La fondatrice de “Les Cultur’elles” (une agence pour la promotion des arts et cultures au féminin) et organisatrice du Salon du livre féminin de Dakar fait un travail de ‘’déconstruction’’ à travers son art. ‘’Je mets en lumière toutes les femmes qui évoluent dans le milieu des arts et de la culture. Mes projets personnels (livres et scénarios) racontent les femmes aux femmes et hommes. Je forme et encadre beaucoup de personnes dans le domaine de la création (l’écriture)’’, déclare-t-elle.
Celle qui est devenue une militante pour les droits des femmes grâce à son parcours, son vécu et aux circonstances, fonde son engagement sur la paix et le respect de tous, plus particulièrement des femmes.
‘’Je n’ai pas de limite. J’évolue dans le milieu des arts, nous avons donc deux statuts dans la société, celui d’être une femme et aussi d’être artiste qui n’a que son art pour s’exprimer et vivre dans la dignité. Et nous savons tous qu’il existe toutes les formes de violence dans le milieu artistique’’, dénonce-t-elle. Amina Seck estime que le féminisme a du chemin à faire, que ce soit au Sénégal ou dans d’autres pays africains.
‘’En ce qui concerne le Sénégal, tant que le code de la famille n’est pas revu, beaucoup de combats seront vains. Ce qui serait vraiment dommage pour tout le chemin parcouru jusqu’à là sur les luttes pour les droits des femmes. Le code de la famille constitue un mur que seules les autorités peuvent briser pour donner aux femmes ce qui les sont dus’’, estime-t-elle.
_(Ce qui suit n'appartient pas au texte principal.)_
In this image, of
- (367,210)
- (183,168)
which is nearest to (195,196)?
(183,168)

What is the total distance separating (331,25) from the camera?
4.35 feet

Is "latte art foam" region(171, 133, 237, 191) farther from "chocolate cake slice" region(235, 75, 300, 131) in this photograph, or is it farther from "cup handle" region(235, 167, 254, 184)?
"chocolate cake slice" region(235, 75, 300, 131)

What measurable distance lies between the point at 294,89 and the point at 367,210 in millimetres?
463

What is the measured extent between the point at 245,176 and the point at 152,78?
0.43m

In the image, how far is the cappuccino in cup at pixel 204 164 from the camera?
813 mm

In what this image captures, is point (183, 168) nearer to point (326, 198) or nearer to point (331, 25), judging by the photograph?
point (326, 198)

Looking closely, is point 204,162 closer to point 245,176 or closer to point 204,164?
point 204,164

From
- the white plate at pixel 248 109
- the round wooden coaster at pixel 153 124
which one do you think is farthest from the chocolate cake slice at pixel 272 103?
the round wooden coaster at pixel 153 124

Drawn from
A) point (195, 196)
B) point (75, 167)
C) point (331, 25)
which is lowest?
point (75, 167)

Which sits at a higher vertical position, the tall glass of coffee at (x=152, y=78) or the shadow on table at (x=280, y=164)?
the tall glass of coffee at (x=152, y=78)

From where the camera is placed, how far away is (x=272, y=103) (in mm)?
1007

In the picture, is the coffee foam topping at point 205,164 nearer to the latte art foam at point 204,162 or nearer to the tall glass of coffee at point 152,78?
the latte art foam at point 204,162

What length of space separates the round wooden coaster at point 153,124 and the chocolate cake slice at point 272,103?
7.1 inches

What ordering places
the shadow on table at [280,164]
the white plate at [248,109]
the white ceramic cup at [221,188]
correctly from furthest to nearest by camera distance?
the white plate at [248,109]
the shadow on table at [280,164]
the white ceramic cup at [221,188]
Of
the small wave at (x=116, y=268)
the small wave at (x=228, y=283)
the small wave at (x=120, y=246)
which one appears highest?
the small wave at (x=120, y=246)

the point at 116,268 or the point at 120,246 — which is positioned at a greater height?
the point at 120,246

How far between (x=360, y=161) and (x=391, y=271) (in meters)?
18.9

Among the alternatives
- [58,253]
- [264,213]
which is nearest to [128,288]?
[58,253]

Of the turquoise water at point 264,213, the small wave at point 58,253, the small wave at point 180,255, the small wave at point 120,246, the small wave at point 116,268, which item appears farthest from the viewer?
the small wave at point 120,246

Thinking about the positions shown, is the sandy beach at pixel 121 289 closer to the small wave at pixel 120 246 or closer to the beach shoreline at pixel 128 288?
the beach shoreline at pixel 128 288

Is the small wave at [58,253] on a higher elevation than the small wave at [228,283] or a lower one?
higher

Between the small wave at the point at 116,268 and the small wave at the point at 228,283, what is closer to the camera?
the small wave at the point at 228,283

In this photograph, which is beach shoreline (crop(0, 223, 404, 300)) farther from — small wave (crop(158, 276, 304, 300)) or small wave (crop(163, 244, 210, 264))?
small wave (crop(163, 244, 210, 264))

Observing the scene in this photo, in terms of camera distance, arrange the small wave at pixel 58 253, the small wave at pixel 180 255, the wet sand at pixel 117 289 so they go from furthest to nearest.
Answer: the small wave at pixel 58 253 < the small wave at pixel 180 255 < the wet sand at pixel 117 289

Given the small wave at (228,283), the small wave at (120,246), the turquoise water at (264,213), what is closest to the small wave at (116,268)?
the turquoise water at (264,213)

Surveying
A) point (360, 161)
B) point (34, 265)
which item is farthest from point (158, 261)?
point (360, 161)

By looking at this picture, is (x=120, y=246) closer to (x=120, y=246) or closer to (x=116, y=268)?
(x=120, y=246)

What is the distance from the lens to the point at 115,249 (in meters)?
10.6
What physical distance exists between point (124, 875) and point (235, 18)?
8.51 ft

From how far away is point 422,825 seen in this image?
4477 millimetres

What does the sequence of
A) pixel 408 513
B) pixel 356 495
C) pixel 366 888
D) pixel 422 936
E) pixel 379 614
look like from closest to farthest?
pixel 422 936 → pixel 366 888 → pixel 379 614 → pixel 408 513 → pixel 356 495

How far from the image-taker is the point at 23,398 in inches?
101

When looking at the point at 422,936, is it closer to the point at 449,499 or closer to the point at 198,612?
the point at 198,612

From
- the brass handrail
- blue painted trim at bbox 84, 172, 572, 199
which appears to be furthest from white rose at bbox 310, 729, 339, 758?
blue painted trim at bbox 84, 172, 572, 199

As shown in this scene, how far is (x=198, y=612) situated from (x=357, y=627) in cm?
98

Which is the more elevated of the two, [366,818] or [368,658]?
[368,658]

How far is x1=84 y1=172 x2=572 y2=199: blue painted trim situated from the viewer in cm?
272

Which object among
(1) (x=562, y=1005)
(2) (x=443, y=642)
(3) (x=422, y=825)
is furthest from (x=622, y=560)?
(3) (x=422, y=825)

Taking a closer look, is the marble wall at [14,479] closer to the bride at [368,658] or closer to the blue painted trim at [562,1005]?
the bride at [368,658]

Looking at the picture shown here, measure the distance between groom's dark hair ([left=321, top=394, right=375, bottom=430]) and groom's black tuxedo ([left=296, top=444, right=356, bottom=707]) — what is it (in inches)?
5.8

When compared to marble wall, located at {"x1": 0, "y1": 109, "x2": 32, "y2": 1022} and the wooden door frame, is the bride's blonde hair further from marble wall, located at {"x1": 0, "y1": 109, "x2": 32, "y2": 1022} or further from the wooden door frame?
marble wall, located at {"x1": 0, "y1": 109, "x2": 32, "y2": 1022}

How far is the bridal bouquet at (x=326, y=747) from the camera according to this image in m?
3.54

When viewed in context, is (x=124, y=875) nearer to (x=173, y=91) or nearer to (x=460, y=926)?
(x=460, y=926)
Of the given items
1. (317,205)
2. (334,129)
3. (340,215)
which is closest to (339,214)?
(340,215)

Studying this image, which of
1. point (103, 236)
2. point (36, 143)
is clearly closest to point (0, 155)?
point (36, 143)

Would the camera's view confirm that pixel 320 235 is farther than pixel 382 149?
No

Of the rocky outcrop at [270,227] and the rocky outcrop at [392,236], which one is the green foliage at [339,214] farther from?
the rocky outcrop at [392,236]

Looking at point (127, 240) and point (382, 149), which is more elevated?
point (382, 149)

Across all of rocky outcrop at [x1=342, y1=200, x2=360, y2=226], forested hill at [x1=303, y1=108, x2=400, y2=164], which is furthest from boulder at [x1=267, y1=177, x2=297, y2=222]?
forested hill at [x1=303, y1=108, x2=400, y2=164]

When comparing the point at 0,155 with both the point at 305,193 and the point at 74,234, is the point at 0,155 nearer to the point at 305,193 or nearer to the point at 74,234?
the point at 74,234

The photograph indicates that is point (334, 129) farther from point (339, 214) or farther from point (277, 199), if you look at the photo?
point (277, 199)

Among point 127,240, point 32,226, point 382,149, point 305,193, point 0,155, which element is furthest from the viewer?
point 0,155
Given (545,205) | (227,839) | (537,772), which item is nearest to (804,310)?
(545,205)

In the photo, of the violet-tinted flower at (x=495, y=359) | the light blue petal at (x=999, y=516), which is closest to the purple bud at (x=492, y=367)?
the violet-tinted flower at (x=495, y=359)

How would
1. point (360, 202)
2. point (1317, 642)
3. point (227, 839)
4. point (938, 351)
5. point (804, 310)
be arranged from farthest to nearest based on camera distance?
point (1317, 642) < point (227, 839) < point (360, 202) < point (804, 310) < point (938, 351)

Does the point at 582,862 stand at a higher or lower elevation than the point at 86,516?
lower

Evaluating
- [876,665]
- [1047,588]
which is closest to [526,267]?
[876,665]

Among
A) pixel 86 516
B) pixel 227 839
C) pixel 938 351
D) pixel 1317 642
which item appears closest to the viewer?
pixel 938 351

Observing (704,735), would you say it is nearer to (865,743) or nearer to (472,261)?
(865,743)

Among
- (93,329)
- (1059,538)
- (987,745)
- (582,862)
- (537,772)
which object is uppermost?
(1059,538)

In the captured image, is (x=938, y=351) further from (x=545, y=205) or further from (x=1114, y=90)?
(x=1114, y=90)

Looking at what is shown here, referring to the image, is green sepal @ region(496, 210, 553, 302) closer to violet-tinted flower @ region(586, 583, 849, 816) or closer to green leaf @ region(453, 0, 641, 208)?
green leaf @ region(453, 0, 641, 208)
Une autre féministe qui partage les mêmes conviction est Eva Rassoul Ngo Bakenekhe, pour qui le combat pour la déconstruction passe par l’éducation. La militante féministe qui se défit comme quelqu’un qui refuse de rentrer dans une moule, plaide pour une déconstruction dans l’éducation. ‘’Apprendre aux enfants à être humain’’, lance-t-elle.
La Camerounaise qui vit au Sénégal depuis une quinzaine d’années, précise que son combat se résume à voir comment faire pour que l’éducation féministe qui renvoie à l’éducation des enfants, puisse atteindre tous les enfants, aussi bien les garçons comme filles. La journaliste s’active davantage aujourd’hui dans la communication et rêve d’un monde plus ‘’humaniste’’ où l’on apprendra ‘’au garçon à être un homme accompli et à la fille de même pour arriver à un monde juste’’.
Eva Rassoul estime que le féminisme n’est différent en rien des autres combats menés dans nos sociétés. Celle qui se réclame féministe est entrée dans le mouvement pendant l’Affaire ”Adji Sarr”, l’ex-employée d’un salon de beauté qui avait accusé de viol le leader de l’ex-PASTEF, Ousmane Sonko.
‘’Féministe, je le suis depuis longtemps, parce que lorsqu’on est journaliste, il faut s’imposer dans les rédactions, et pour aller sur le terrain, toujours défendre ses positions, briser les codes’’, souligne-t-elle.
Elle regrette toutefois que parfois dans les combats des féministes, ‘’les plus grands pourfendeurs soient des femmes’’.